Chris Adams linux at cmadams.net Wed Jun 24 19:06:19 UTC 2015
Btrfs may eventually obsolete a lot of uses of LVM, but that's down the road.
LVM is the emacs of storage. It'll be here forever.
Btrfs doesn't export (virtual) block devices like LVM can, so it can't be a backing for say iSCSI. And it's also at the moment rather catatonic when it comes to VM images. This is mitigated if you set xattr +C at image create time (it must be zero length file for +C to take). But if you cp --reflink or snapshot the containing subvolume, then COW starts to happen for new writes to either copy; overwrites to either copies newly written blocks are nocow. So anyway you can quickly get into complicated states with VM images on Btrfs. I'm not sure of the long term plan.
This is how to set xattr +C at qcow2 create time, only applicable when the qcow2 is on Btrfs.

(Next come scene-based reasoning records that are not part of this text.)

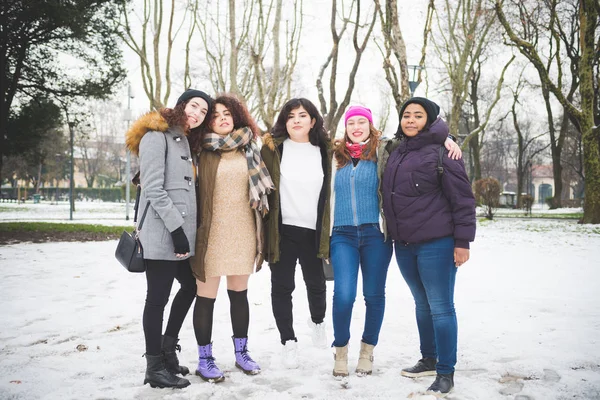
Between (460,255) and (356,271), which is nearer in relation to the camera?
(460,255)

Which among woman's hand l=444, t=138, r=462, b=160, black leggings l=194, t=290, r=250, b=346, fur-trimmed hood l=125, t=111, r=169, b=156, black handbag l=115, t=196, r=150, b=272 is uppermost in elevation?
fur-trimmed hood l=125, t=111, r=169, b=156

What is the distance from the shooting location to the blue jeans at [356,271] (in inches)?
124

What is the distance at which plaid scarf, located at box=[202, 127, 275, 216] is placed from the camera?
10.3ft

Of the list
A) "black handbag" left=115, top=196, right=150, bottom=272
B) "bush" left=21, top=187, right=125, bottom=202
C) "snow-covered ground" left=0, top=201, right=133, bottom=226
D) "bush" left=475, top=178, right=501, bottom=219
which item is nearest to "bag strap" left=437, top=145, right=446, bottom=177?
"black handbag" left=115, top=196, right=150, bottom=272

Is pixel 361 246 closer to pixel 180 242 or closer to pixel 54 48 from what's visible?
pixel 180 242

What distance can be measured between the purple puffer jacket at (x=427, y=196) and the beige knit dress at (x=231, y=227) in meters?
0.99

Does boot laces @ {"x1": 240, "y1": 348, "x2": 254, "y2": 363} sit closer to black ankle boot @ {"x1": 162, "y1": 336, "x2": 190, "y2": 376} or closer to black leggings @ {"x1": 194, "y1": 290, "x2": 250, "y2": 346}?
black leggings @ {"x1": 194, "y1": 290, "x2": 250, "y2": 346}

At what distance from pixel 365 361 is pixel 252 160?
5.41ft

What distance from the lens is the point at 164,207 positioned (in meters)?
2.85

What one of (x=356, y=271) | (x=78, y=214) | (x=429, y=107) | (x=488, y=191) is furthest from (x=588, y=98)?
(x=78, y=214)

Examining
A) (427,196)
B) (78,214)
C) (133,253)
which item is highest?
(427,196)

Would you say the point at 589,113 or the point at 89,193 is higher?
the point at 589,113

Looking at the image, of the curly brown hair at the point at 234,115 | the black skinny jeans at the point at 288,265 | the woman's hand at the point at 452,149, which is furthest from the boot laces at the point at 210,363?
the woman's hand at the point at 452,149

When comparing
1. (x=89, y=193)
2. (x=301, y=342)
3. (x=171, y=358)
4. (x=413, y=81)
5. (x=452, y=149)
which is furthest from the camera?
(x=89, y=193)
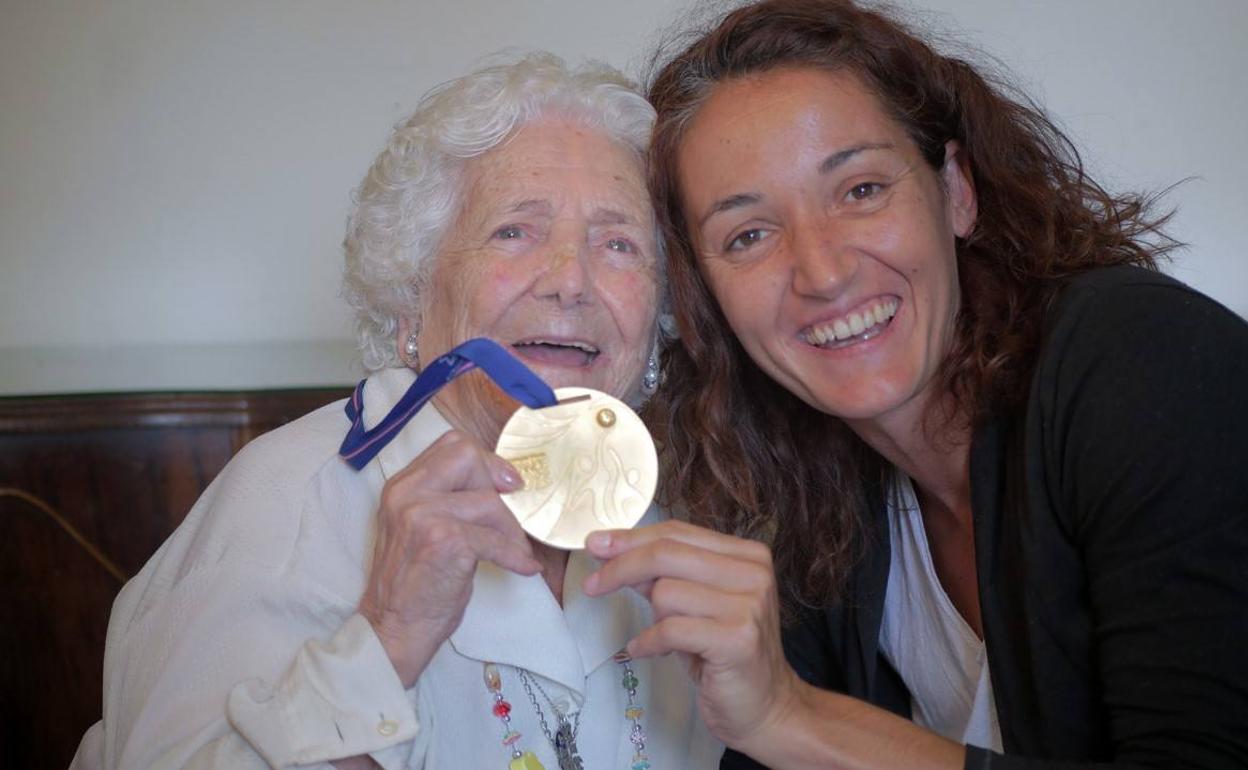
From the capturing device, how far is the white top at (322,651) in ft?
3.95

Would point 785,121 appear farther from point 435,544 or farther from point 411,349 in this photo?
point 435,544

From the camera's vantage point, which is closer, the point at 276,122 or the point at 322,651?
the point at 322,651

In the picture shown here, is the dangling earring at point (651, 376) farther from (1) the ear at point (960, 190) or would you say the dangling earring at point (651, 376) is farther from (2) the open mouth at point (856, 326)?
(1) the ear at point (960, 190)

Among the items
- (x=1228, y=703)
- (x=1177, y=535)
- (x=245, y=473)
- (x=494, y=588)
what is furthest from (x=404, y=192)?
(x=1228, y=703)

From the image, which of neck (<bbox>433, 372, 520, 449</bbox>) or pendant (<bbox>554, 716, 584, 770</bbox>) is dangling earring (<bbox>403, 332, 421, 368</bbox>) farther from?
pendant (<bbox>554, 716, 584, 770</bbox>)

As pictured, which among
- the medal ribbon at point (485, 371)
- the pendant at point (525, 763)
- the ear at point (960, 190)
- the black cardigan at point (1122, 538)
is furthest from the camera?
the ear at point (960, 190)

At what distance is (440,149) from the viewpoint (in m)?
1.66

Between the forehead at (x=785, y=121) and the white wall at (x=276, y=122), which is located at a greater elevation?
the white wall at (x=276, y=122)

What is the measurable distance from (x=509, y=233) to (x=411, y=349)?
0.26 meters

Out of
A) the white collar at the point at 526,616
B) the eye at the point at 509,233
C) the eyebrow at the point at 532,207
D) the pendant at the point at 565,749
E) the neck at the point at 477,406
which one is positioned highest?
the eyebrow at the point at 532,207

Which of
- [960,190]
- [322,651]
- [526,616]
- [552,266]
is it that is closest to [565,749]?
[526,616]

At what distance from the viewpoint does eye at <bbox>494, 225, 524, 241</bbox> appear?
63.5 inches

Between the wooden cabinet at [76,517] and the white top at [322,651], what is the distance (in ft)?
2.22

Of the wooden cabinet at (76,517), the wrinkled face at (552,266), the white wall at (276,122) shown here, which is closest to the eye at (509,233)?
the wrinkled face at (552,266)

# qemu-img create -o nocow=on
But really piles more testing is needed to better understand some things with Btrfs and VMs. It's all quite complicated what's going on with these layers. Even though my VM images get monstrous numbers of fragments if I don't use +C, I haven't yet seen a big performance penalty as a result when the host and guest are using Btrfs and the cache is set to unsafe. Now, you might say, that's crazy! It's called unsafe for a reason! Yes, but I've also viscously killed the VM while writes were happening and at most I lose a bit of data that was in flight, the guest fs is not corrupt at all, not even any complaints on the remount. I've got limited testing killing the host while the writes are happening, and there is more data loss due to delayed allocation probably, but again the host and guest Btrfs are fine - no mount complaints at all. And you kinda hope the host isn't often dying...

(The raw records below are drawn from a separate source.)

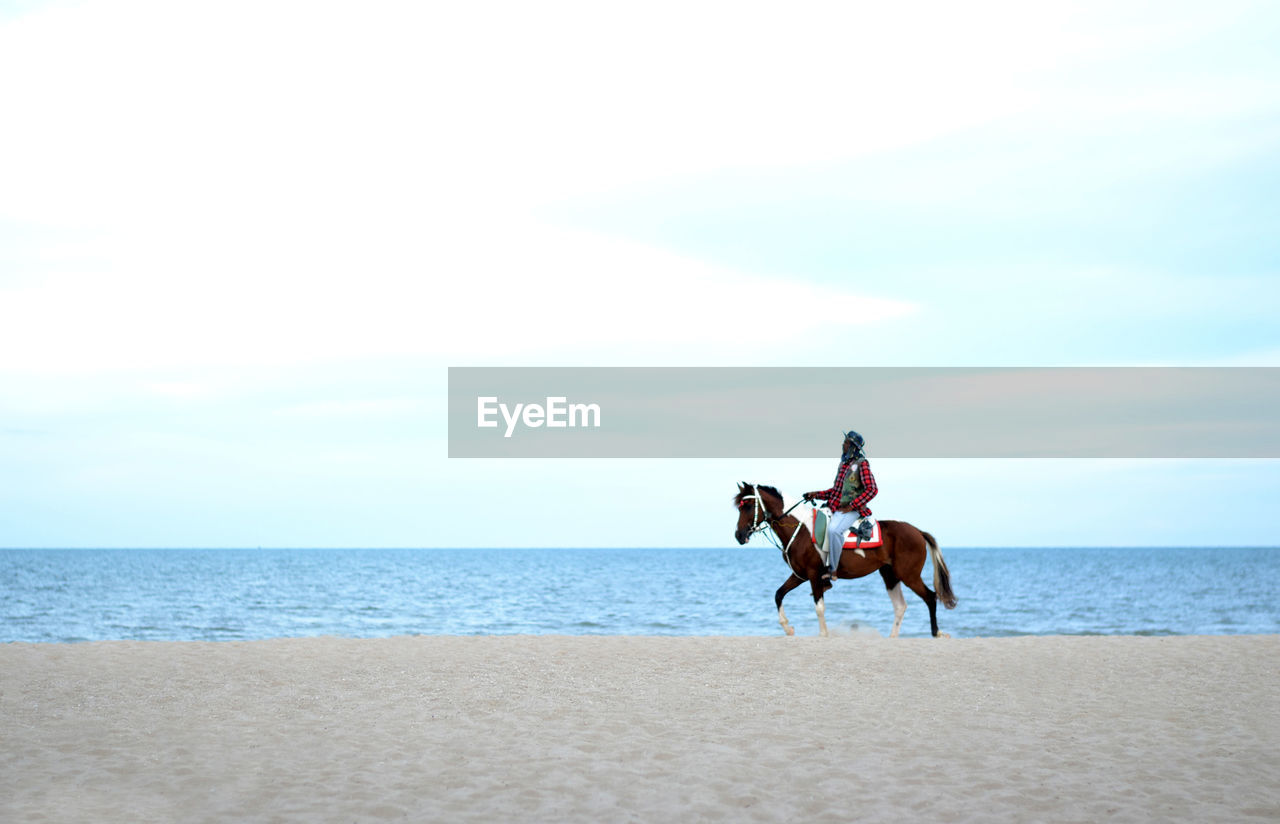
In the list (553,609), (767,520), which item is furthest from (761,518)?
(553,609)

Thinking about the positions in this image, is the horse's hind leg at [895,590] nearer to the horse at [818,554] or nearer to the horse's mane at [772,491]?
the horse at [818,554]

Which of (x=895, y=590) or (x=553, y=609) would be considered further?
(x=553, y=609)

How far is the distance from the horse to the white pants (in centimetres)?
15

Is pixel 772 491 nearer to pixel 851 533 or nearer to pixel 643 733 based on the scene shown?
pixel 851 533

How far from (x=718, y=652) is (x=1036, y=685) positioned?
14.2 ft

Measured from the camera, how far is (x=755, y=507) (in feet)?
56.5

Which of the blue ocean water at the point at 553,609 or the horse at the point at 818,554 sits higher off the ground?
the horse at the point at 818,554

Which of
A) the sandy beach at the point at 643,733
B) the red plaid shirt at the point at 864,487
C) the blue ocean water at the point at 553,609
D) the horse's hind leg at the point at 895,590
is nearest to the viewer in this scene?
the sandy beach at the point at 643,733

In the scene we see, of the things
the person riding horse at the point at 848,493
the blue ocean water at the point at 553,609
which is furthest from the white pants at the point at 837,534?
the blue ocean water at the point at 553,609

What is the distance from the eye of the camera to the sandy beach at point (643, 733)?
7.39 meters

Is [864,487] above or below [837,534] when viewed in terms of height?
above

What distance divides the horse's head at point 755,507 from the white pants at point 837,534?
922mm

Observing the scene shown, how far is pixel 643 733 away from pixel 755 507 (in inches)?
312

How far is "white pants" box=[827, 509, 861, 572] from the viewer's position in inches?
664
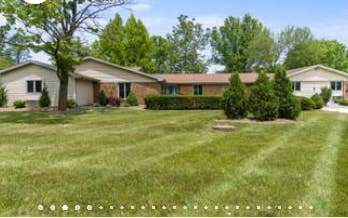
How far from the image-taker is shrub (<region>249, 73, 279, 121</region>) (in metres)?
20.2

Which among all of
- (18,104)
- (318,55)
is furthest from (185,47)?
(18,104)

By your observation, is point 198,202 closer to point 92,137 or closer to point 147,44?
point 92,137

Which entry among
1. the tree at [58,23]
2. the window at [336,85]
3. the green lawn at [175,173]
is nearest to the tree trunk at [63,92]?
the tree at [58,23]

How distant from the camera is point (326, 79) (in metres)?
49.2

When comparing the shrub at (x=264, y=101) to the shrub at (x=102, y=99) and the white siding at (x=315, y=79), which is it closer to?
the shrub at (x=102, y=99)

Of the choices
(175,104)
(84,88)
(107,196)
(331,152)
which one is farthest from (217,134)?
(84,88)

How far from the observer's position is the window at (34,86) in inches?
1500

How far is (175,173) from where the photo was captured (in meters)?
8.93

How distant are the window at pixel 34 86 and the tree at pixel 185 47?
3187 cm

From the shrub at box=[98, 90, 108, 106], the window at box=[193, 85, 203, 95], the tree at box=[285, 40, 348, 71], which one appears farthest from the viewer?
the tree at box=[285, 40, 348, 71]

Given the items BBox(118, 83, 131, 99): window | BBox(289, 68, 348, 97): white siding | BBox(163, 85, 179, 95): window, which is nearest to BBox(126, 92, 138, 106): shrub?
BBox(118, 83, 131, 99): window

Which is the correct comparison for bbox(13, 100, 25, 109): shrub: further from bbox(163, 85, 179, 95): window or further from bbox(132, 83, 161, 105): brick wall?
bbox(163, 85, 179, 95): window

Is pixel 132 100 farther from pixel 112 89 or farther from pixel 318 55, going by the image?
pixel 318 55

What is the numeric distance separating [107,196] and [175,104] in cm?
2827
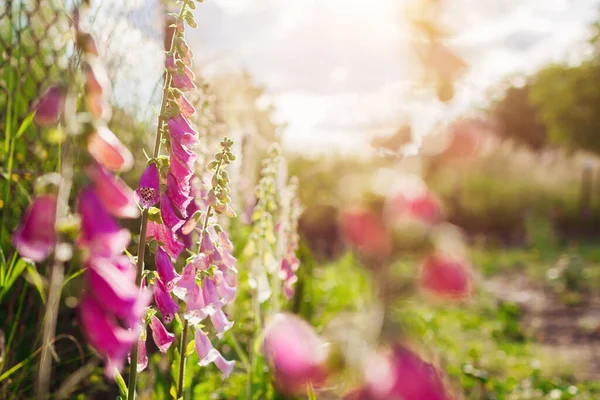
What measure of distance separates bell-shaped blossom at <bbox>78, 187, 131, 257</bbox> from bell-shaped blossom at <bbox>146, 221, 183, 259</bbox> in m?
0.41

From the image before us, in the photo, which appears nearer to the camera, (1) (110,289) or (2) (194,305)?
(1) (110,289)

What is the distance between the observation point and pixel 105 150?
725 mm

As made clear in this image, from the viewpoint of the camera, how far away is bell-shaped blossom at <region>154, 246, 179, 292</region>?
1.19m

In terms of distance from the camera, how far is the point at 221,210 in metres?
1.34

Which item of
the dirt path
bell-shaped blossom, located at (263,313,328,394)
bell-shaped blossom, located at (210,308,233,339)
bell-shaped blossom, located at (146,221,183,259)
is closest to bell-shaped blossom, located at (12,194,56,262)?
bell-shaped blossom, located at (263,313,328,394)

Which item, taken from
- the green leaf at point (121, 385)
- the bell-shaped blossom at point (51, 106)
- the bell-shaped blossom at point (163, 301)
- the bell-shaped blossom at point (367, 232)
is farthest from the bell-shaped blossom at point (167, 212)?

NTFS in qcow2 on Btrfs without +C however? From Btrfs list anecdote this combination appears to cause hundreds of thousands of fragments in short order, and serious performance penalties. But I haven't tested this. I'm guessing something about NTFS journalling and flushing, and suboptimal cache setting for libvirt is probably causing too aggressive flushes to disk and each flush is a separate extent. Just a guess.